Task to complete: Reproduce all of the data below word for word, but leave out the pictures.

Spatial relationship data
***

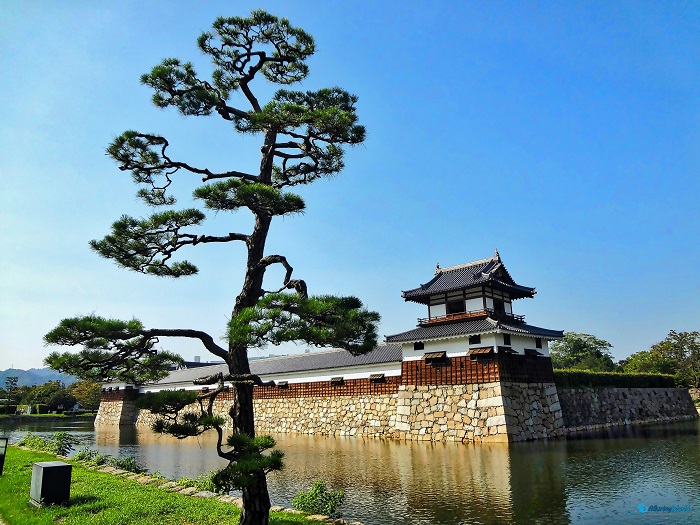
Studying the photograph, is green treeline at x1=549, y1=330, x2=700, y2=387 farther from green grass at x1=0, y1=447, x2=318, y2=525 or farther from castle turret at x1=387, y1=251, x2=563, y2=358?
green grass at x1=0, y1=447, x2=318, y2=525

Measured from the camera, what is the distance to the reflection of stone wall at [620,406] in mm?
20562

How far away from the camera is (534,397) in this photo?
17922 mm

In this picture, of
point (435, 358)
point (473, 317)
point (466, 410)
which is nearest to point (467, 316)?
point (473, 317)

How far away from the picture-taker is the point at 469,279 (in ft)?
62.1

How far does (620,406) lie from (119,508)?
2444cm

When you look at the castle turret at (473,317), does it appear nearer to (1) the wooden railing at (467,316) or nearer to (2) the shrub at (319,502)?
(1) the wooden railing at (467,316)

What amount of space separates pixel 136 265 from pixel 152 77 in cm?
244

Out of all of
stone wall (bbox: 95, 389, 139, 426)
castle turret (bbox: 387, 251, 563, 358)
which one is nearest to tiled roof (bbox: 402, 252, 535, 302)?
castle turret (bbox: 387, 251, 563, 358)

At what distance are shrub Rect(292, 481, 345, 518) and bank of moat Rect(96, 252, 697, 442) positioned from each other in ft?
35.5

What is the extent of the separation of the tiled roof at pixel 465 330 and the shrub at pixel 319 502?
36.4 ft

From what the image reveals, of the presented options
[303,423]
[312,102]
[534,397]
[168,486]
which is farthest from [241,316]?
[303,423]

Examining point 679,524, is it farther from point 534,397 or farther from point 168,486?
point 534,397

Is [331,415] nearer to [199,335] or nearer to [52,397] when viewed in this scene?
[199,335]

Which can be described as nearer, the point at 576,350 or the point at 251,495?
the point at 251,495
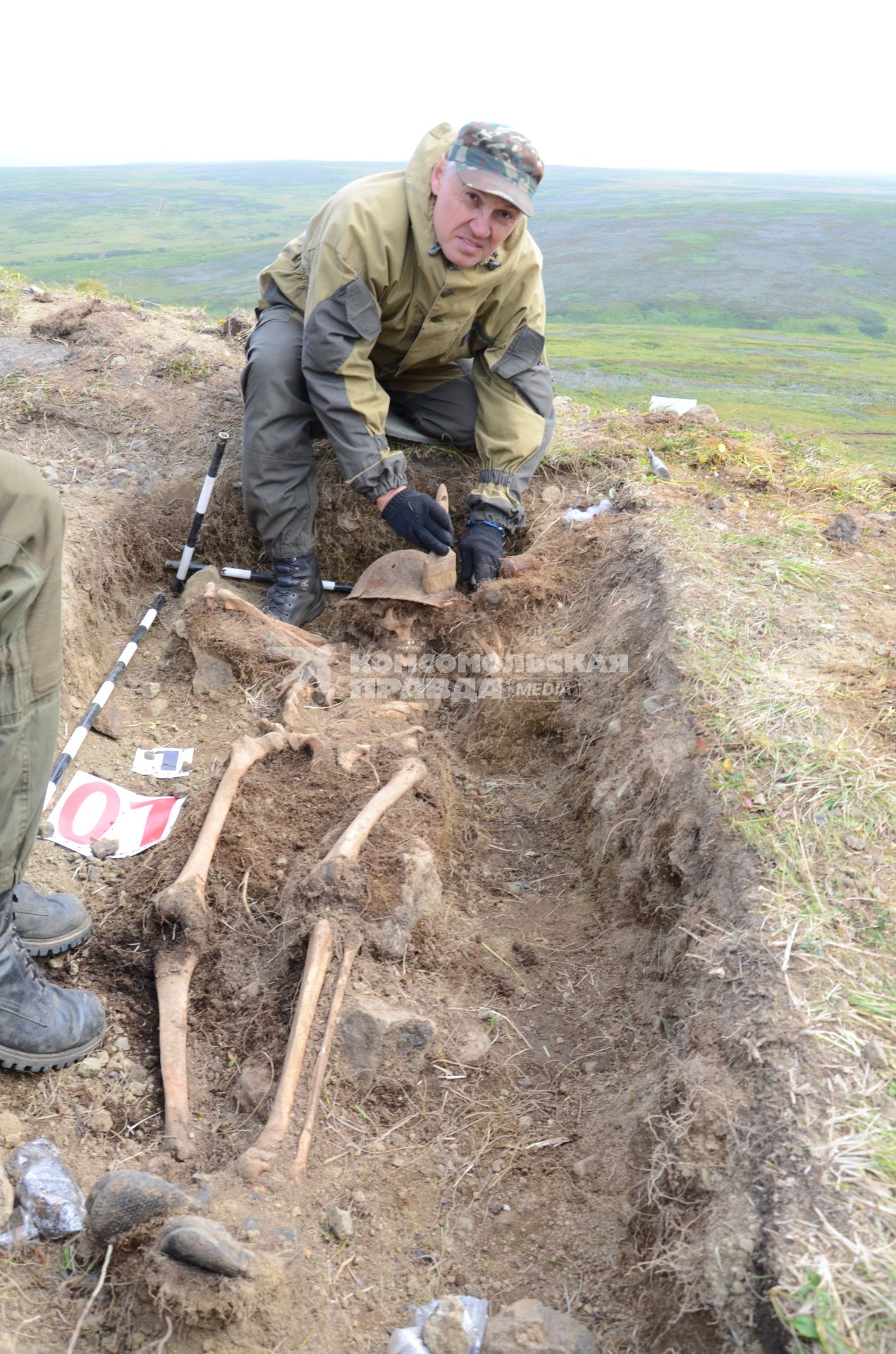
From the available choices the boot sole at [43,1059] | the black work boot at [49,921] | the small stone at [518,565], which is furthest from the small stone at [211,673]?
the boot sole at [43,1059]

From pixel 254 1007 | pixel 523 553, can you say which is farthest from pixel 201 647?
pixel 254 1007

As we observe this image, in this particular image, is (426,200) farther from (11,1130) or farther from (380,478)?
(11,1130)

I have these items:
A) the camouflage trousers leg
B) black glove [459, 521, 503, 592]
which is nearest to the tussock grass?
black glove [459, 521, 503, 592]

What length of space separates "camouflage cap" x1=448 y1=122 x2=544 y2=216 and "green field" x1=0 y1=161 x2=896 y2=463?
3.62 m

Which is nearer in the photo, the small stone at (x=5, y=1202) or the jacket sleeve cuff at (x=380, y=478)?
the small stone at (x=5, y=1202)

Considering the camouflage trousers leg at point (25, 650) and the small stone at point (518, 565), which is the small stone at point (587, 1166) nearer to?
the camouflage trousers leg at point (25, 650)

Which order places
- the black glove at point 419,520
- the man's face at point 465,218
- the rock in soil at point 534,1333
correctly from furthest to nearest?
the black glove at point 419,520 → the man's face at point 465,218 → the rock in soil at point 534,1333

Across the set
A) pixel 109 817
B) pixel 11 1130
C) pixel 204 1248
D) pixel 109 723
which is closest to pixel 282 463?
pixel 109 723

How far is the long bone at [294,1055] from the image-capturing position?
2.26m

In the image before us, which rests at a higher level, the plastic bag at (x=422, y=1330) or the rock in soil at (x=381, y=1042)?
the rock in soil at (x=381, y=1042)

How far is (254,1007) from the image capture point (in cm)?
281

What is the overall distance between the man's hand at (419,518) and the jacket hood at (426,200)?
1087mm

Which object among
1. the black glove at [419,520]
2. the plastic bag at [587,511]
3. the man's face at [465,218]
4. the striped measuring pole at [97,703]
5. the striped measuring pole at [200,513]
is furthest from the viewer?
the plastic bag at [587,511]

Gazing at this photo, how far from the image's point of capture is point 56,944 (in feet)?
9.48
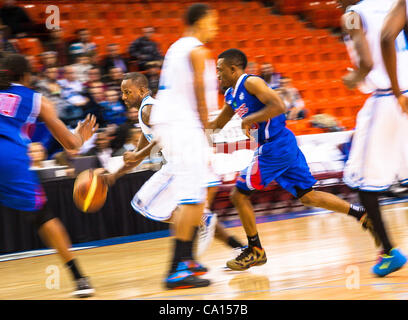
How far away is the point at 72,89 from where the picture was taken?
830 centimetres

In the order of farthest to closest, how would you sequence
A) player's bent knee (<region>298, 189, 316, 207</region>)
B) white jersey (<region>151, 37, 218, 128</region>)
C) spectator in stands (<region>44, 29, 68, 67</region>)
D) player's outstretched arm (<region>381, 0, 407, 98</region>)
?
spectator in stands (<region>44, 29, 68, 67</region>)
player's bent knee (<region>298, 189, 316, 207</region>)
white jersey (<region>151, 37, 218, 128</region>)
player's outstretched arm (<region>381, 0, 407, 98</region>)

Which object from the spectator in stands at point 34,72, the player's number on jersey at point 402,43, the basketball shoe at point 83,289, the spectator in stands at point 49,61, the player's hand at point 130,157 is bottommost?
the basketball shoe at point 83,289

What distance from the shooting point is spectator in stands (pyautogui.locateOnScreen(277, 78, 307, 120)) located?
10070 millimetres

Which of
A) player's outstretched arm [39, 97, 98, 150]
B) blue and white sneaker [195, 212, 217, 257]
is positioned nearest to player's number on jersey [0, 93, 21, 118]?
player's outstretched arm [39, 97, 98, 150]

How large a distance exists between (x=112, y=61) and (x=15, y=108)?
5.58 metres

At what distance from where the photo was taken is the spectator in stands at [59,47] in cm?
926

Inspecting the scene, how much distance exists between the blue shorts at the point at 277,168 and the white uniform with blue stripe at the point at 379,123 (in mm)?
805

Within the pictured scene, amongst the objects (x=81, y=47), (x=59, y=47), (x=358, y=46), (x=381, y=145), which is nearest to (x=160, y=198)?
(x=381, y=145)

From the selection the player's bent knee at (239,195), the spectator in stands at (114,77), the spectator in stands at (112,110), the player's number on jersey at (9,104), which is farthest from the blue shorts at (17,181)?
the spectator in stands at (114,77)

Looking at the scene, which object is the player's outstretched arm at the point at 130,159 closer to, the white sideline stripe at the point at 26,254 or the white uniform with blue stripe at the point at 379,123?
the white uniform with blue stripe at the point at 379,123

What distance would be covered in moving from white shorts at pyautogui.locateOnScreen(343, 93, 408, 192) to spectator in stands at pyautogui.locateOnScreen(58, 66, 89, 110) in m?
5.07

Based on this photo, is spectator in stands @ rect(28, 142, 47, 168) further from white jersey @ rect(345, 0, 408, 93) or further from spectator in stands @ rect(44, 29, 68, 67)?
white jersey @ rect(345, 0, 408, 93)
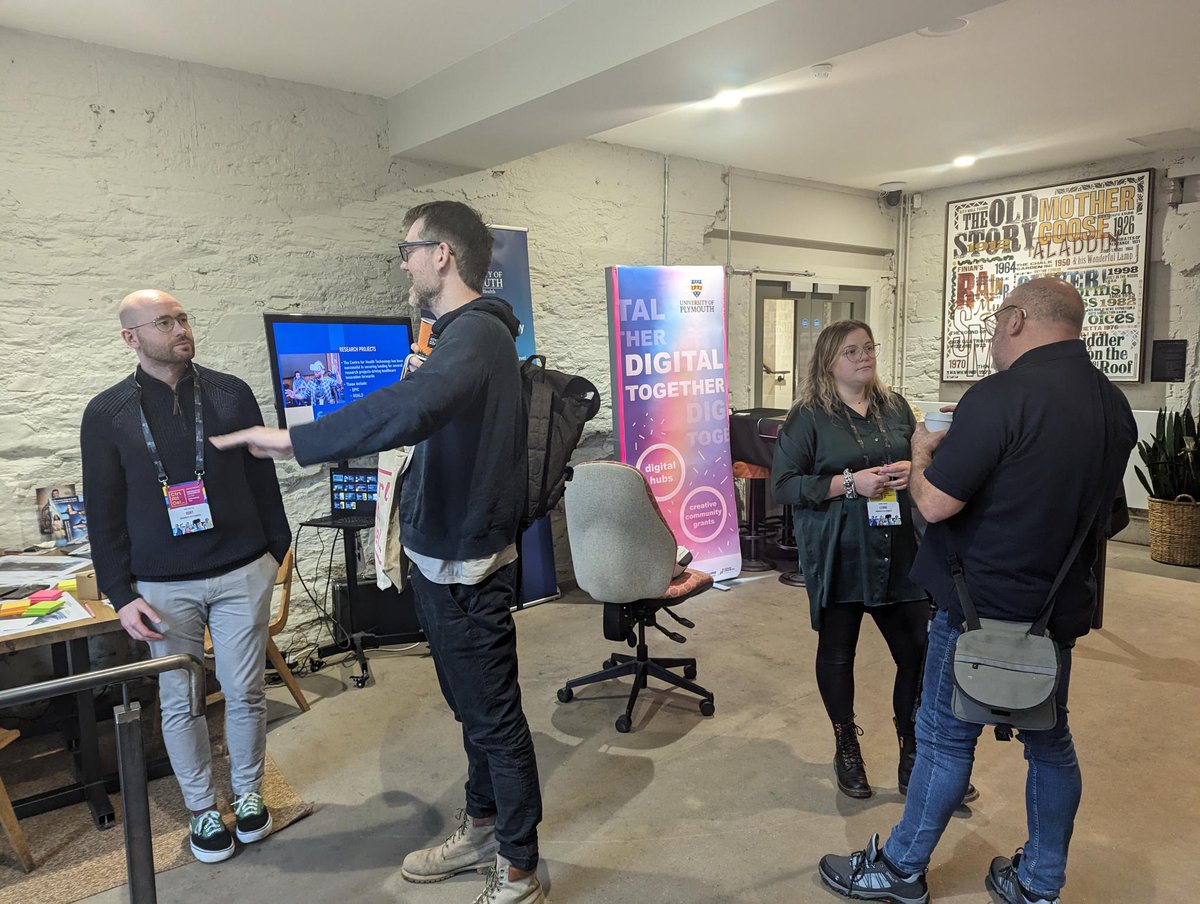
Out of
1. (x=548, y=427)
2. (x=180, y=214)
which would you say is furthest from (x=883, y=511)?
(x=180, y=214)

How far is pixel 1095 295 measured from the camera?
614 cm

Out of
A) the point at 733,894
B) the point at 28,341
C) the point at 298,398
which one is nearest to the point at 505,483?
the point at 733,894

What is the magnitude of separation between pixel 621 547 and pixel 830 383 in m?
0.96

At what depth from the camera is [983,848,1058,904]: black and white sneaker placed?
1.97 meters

***

Task result:
Studying the photograph, is green treeline at x1=549, y1=330, x2=700, y2=387 farther from green grass at x1=0, y1=447, x2=318, y2=525 or farther from castle turret at x1=387, y1=251, x2=563, y2=358?
green grass at x1=0, y1=447, x2=318, y2=525

Measured from the camera, what is the distance to the reflection of stone wall at [620,406] in mm?
20562

How far away from the camera is (534,397) in this photo?
17922 mm

In this picture, of
point (435, 358)
point (473, 317)
point (466, 410)
which is nearest to point (467, 316)?
point (473, 317)

How far away from the picture-taker is the point at 469,279 (in ft)?
62.1

How far does (620,406) lie from (119,508)?
2444cm

When you look at the castle turret at (473,317), does it appear nearer to (1) the wooden railing at (467,316) or nearer to (2) the shrub at (319,502)?
(1) the wooden railing at (467,316)

What amount of space separates pixel 136 265 from pixel 152 77 in cm?
244

Out of all of
stone wall (bbox: 95, 389, 139, 426)
castle turret (bbox: 387, 251, 563, 358)
which one is nearest to tiled roof (bbox: 402, 252, 535, 302)?
castle turret (bbox: 387, 251, 563, 358)

At what distance are shrub Rect(292, 481, 345, 518) and bank of moat Rect(96, 252, 697, 442) positioned from each other in ft?
35.5

What is the extent of the separation of the tiled roof at pixel 465 330 and the shrub at pixel 319 502?
36.4 ft

From what the image reveals, of the presented options
[303,423]
[312,102]
[534,397]
[168,486]
which is farthest from [241,316]?
[303,423]

Examining point 679,524, is it farther from point 534,397 or farther from point 168,486?
point 534,397

Is [331,415] nearer to [199,335] or nearer to [52,397] when viewed in this scene?
[199,335]

Which can be described as nearer, the point at 576,350 or the point at 251,495?
the point at 251,495
From the available choices the boot sole at [43,1059] | the black work boot at [49,921] | the small stone at [518,565], which is furthest from the small stone at [211,673]?
the boot sole at [43,1059]

From pixel 254 1007 | pixel 523 553, can you say which is farthest from pixel 201 647?
pixel 254 1007

As we observe this image, in this particular image, is (426,200) farther from (11,1130) or farther from (380,478)?
(11,1130)

I have these items:
A) the camouflage trousers leg
B) black glove [459, 521, 503, 592]
which is nearest to the tussock grass?
black glove [459, 521, 503, 592]

What length of space separates "camouflage cap" x1=448 y1=122 x2=544 y2=216 and "green field" x1=0 y1=161 x2=896 y2=463?
3.62 m

Which is nearer in the photo, the small stone at (x=5, y=1202) or the jacket sleeve cuff at (x=380, y=478)?
the small stone at (x=5, y=1202)

Considering the camouflage trousers leg at point (25, 650) and the small stone at point (518, 565), which is the small stone at point (587, 1166) nearer to?
the camouflage trousers leg at point (25, 650)

Which order places
- the black glove at point 419,520
- the man's face at point 465,218
- the rock in soil at point 534,1333
correctly from furthest to nearest?
the black glove at point 419,520 → the man's face at point 465,218 → the rock in soil at point 534,1333

Across the set
A) pixel 109 817
B) pixel 11 1130
C) pixel 204 1248
D) pixel 109 723
which is closest to pixel 282 463?
pixel 109 723

How far is the long bone at [294,1055] from the image-capturing position?
2.26m

In the image before us, which rests at a higher level, the plastic bag at (x=422, y=1330) or the rock in soil at (x=381, y=1042)?
the rock in soil at (x=381, y=1042)

How far is (254,1007) from the image capture point (in cm)?
281

What is the overall distance between the man's hand at (419,518) and the jacket hood at (426,200)?
1087mm

Which object among
1. the black glove at [419,520]
2. the plastic bag at [587,511]
3. the man's face at [465,218]
4. the striped measuring pole at [97,703]
5. the striped measuring pole at [200,513]
is furthest from the viewer?
the plastic bag at [587,511]

Gazing at this photo, how far from the image's point of capture is point 56,944 (in feet)?
9.48
How far away is the point at 72,89 from where the picture was taken?
830 centimetres

In the order of farthest to closest, how would you sequence
A) player's bent knee (<region>298, 189, 316, 207</region>)
B) white jersey (<region>151, 37, 218, 128</region>)
C) spectator in stands (<region>44, 29, 68, 67</region>)
D) player's outstretched arm (<region>381, 0, 407, 98</region>)
?
spectator in stands (<region>44, 29, 68, 67</region>)
player's bent knee (<region>298, 189, 316, 207</region>)
white jersey (<region>151, 37, 218, 128</region>)
player's outstretched arm (<region>381, 0, 407, 98</region>)

Which object from the spectator in stands at point 34,72, the player's number on jersey at point 402,43, the basketball shoe at point 83,289, the spectator in stands at point 49,61, the player's hand at point 130,157 is bottommost?
the basketball shoe at point 83,289

What distance from the shooting point is spectator in stands (pyautogui.locateOnScreen(277, 78, 307, 120)) located?
10070 millimetres

Which of
A) player's outstretched arm [39, 97, 98, 150]
B) blue and white sneaker [195, 212, 217, 257]
is positioned nearest to player's number on jersey [0, 93, 21, 118]?
player's outstretched arm [39, 97, 98, 150]

How large a distance exists between (x=112, y=61) and (x=15, y=108)?
5.58 metres

At what distance from where the photo was taken is the spectator in stands at [59,47] in cm?
926

Inspecting the scene, how much distance exists between the blue shorts at the point at 277,168 and the white uniform with blue stripe at the point at 379,123 (in mm)?
805

Within the pictured scene, amongst the objects (x=81, y=47), (x=59, y=47), (x=358, y=46), (x=381, y=145), which is nearest to (x=160, y=198)?
(x=381, y=145)

From the selection the player's bent knee at (239,195), the spectator in stands at (114,77), the spectator in stands at (112,110), the player's number on jersey at (9,104), which is farthest from the blue shorts at (17,181)?
the spectator in stands at (114,77)

Looking at the scene, which object is the player's outstretched arm at the point at 130,159 closer to, the white sideline stripe at the point at 26,254 or the white uniform with blue stripe at the point at 379,123?
the white uniform with blue stripe at the point at 379,123

What distance would be covered in moving from white shorts at pyautogui.locateOnScreen(343, 93, 408, 192) to spectator in stands at pyautogui.locateOnScreen(58, 66, 89, 110) in m?
5.07

Based on this photo, is spectator in stands @ rect(28, 142, 47, 168) further from white jersey @ rect(345, 0, 408, 93) or further from spectator in stands @ rect(44, 29, 68, 67)?
white jersey @ rect(345, 0, 408, 93)
Out of
1. (x=548, y=427)
2. (x=180, y=214)
which would you say is furthest from (x=883, y=511)?
(x=180, y=214)

How far is pixel 1095 295 measured from the camera?
614 cm

Out of
A) the point at 733,894
B) the point at 28,341
C) the point at 298,398
which one is nearest to the point at 505,483?
the point at 733,894

What is the magnitude of separation between pixel 621 547 and pixel 830 383 in m?
0.96

At what depth from the camera is [983,848,1058,904]: black and white sneaker placed?
1.97 meters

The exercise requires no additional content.